▶

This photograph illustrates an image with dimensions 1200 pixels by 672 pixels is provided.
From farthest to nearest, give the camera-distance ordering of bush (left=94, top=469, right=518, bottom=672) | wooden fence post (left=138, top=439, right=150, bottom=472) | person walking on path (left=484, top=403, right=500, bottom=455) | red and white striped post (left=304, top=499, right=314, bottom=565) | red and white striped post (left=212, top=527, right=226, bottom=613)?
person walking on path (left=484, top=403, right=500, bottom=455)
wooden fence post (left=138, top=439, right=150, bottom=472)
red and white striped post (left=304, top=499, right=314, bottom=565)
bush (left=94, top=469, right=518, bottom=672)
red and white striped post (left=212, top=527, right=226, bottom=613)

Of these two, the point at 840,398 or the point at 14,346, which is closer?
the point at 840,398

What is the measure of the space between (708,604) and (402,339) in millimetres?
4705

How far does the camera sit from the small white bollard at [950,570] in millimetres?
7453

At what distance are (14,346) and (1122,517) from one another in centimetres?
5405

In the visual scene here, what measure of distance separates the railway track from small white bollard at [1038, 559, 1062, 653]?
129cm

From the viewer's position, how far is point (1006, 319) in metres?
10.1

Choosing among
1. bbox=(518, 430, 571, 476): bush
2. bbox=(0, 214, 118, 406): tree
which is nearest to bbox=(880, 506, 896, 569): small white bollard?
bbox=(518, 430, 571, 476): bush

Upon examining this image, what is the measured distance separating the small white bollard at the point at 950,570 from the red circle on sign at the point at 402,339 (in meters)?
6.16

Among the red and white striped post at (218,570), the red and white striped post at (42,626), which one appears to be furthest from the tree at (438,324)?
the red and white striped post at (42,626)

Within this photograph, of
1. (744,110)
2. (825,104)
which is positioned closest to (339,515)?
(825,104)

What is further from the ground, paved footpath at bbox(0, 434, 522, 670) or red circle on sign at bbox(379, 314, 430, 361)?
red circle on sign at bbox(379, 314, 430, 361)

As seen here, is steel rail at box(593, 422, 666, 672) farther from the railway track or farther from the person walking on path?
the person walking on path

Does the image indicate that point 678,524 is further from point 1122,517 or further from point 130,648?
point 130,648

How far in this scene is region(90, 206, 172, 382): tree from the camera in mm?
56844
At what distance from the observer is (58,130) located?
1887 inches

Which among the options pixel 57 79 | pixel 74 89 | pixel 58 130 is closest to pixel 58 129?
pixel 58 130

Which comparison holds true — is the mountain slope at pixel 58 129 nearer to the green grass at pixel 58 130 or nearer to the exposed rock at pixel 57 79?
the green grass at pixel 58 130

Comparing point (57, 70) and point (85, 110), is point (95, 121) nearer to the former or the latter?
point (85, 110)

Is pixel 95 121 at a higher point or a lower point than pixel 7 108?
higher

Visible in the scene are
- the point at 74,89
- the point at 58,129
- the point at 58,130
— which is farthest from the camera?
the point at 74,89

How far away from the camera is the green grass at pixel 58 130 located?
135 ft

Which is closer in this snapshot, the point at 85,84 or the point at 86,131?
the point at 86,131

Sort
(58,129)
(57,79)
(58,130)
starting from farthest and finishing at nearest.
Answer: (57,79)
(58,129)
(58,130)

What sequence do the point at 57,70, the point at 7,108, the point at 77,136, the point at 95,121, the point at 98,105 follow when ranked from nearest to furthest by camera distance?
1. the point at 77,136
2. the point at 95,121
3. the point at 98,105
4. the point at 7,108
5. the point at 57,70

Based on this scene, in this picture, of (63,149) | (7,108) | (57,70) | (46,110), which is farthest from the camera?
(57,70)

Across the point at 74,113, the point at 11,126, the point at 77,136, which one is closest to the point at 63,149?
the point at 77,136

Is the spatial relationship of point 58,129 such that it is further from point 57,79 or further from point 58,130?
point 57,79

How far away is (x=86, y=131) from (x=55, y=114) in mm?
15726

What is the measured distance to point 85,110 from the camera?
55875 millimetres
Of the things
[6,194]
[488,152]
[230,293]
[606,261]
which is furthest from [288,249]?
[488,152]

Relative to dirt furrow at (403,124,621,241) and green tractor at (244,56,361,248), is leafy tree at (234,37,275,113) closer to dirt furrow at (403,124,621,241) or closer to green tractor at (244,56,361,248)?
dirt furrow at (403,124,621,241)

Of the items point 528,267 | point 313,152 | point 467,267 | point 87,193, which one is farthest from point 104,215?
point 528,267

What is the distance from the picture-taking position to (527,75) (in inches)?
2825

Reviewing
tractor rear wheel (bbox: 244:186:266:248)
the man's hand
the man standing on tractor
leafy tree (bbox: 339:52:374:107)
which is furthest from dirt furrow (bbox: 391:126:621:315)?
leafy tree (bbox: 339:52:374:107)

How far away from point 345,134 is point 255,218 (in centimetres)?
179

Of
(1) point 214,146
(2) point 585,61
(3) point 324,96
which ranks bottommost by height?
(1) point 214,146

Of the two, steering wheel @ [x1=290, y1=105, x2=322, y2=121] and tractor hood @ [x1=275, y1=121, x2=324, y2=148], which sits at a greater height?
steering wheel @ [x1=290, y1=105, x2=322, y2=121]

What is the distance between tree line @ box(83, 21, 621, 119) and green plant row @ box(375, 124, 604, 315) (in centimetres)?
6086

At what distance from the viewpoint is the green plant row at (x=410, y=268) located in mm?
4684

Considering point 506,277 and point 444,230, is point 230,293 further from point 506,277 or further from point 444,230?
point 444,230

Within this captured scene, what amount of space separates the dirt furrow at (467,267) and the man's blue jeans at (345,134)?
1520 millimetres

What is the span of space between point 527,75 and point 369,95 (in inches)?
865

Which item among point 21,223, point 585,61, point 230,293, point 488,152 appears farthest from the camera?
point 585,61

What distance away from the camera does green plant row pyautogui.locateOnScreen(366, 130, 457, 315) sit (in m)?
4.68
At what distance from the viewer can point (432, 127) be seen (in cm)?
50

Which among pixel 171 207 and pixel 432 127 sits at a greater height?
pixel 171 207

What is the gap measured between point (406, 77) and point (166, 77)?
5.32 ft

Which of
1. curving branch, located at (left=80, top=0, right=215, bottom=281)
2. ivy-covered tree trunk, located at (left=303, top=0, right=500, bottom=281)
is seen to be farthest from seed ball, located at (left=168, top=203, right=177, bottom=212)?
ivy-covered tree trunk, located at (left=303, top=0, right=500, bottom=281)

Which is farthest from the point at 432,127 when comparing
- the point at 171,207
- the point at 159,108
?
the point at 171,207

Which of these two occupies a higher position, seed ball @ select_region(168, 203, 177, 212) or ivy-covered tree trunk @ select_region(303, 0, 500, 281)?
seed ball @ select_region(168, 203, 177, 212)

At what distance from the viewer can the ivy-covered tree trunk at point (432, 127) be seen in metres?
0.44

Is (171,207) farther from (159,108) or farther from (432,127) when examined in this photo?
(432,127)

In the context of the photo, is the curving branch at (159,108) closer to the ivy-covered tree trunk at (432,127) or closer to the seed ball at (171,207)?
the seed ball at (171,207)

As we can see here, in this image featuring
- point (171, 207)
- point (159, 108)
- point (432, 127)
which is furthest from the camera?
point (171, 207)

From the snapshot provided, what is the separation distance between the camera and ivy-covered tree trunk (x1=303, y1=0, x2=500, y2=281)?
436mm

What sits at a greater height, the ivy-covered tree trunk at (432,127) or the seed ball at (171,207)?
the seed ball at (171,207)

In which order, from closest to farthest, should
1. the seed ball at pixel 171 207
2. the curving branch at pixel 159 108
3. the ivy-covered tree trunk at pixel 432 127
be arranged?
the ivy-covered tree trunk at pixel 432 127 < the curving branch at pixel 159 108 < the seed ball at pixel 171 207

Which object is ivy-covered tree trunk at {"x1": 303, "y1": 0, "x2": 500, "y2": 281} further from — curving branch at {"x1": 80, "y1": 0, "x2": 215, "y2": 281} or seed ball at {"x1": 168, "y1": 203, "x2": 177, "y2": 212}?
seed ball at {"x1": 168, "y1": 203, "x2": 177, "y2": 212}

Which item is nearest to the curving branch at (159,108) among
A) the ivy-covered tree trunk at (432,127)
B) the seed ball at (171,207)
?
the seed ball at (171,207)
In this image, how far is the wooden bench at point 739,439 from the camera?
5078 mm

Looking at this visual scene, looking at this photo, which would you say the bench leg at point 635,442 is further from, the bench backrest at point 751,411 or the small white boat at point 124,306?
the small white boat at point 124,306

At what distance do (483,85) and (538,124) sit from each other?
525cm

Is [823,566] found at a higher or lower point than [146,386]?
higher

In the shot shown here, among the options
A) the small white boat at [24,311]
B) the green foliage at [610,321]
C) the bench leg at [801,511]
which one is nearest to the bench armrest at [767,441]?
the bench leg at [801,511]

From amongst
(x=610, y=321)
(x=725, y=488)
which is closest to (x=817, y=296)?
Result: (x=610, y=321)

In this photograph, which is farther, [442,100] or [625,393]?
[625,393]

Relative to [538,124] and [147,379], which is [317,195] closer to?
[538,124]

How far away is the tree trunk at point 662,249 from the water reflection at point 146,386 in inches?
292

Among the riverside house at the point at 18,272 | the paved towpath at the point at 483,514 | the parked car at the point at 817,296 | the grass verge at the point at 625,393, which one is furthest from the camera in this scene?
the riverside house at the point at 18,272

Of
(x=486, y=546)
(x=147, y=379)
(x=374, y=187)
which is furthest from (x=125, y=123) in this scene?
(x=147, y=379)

◀

**DO THIS:**
Begin with the line that contains "Looking at this visual" and quote each line after it exactly, stopping after the last line of the data.

**FINAL RESULT:**
Looking at this visual scene, looking at this photo, which would you say the bench leg at point 635,442 is further from, the bench backrest at point 751,411 or the small white boat at point 124,306?
the small white boat at point 124,306

At what distance do (483,85) and (538,124) sit from each other?
525cm

Is [823,566] found at a higher or lower point than [146,386]?
higher

In the shot shown here, among the options
A) the small white boat at [24,311]
B) the green foliage at [610,321]
C) the bench leg at [801,511]
which one is nearest to the bench armrest at [767,441]?
the bench leg at [801,511]

From amongst
(x=610, y=321)
(x=725, y=488)
which is closest to (x=817, y=296)?
Result: (x=610, y=321)

In this photograph, which is farther, [442,100] or [625,393]?
[625,393]

Relative to [538,124] and [147,379], which is [317,195] closer to?
[538,124]

How far away is the tree trunk at point 662,249 from the water reflection at point 146,386 in inches?
292

Among the riverside house at the point at 18,272 | the paved towpath at the point at 483,514 | the parked car at the point at 817,296 | the grass verge at the point at 625,393, which one is furthest from the camera in this scene?
the riverside house at the point at 18,272

Of
(x=486, y=546)
(x=147, y=379)
(x=374, y=187)
which is furthest from (x=125, y=123) in this scene?
(x=147, y=379)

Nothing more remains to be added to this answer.